Matthew Lynn, a Bloomberg columnist, warned in Moneyweek that bitcoin’s rapid price rise makes it a bubble that could have ramifications for the entire economy.
Lynn said it makes sense that bitcoin’s price should rise as it establishes itself as a mainstream currency. But he takes issue with the amount of the rise: 800% in a year, a quadrupling in just over six months and an 87% gain in a month, altcointoday.com reported.
He says this is not a normal price rise for an asset. A couple hundred years of financial history indicates this type of rise is a bubble and its impact will matter to more than the few people who own bitcoin.
For one thing, the bubble will bring overinvestment. Entrepreneurs will lure investors into crypto currency startups.

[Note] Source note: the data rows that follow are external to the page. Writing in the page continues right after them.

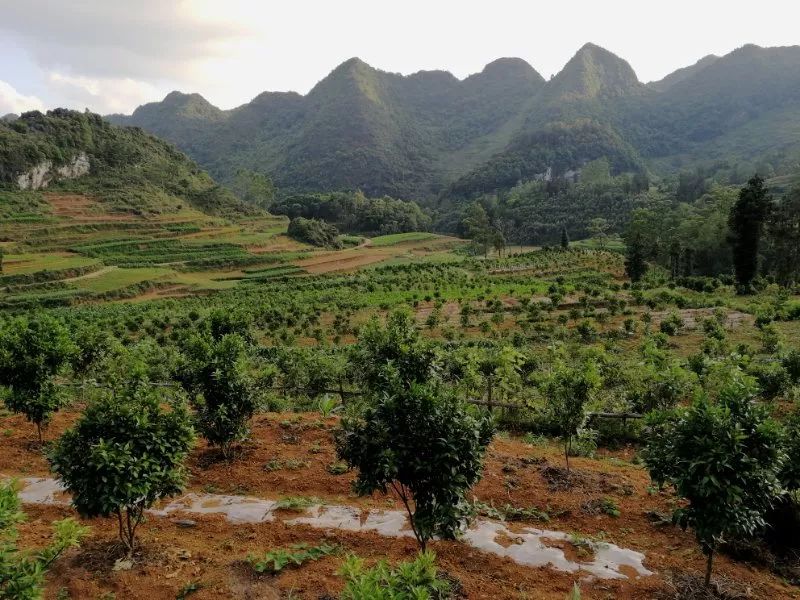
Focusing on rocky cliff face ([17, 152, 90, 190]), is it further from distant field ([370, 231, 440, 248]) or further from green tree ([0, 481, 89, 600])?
green tree ([0, 481, 89, 600])

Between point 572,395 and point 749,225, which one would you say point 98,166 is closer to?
point 749,225

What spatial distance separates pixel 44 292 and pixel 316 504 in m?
64.3

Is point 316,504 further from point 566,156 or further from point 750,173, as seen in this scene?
point 566,156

Lynn compared the bitcoin bubble to the dotcom bubble in which a lot of capital was wasted that could have been better deployed elsewhere.
The bubble also indicates manias have returned to the financial markets thanks to the long bull run. In any bull market, there are assets that Lynn said “goes crazy”. The last time this occurred, sub-prime mortgages were the crazy asset.
Prior to sub-prime mortgages, Internet stocks went crazy. Everyone piled in and the prices skyrocketed. In the case of the Internet bubble, asset prices indicated the market had become detached from reality and was going to collapse.
Crypto currency has not become a huge form of money and has not yet registered in relation to global capital markets, Lynn noted. But it is becoming integrated into the world of finance. And once one part of the monetary system wobbles, the entire edifice becomes weakened, which is what occurred in 2008 and 2009.
Lynn said it is unknown what contracts and derivatives have been linked to crypto currencies or how deeply they have integrated into the financial system. This will become evident when a crash occurs. The losses connected to the crash could ripple in unexpected ways.
Bitcoin began September by approaching $5,000, following up on a record-breaking run in August spurred by optimism that faster transaction times will hasten the spread of the crypto currency.
The largest digital tender has surged on the acceptance of a plan to quicken trade execution by moving some data off the main network. The solution—termed SegWit2x—had been so contentious that a new version of the asset called Bitcoin Cash was spun off in opposition.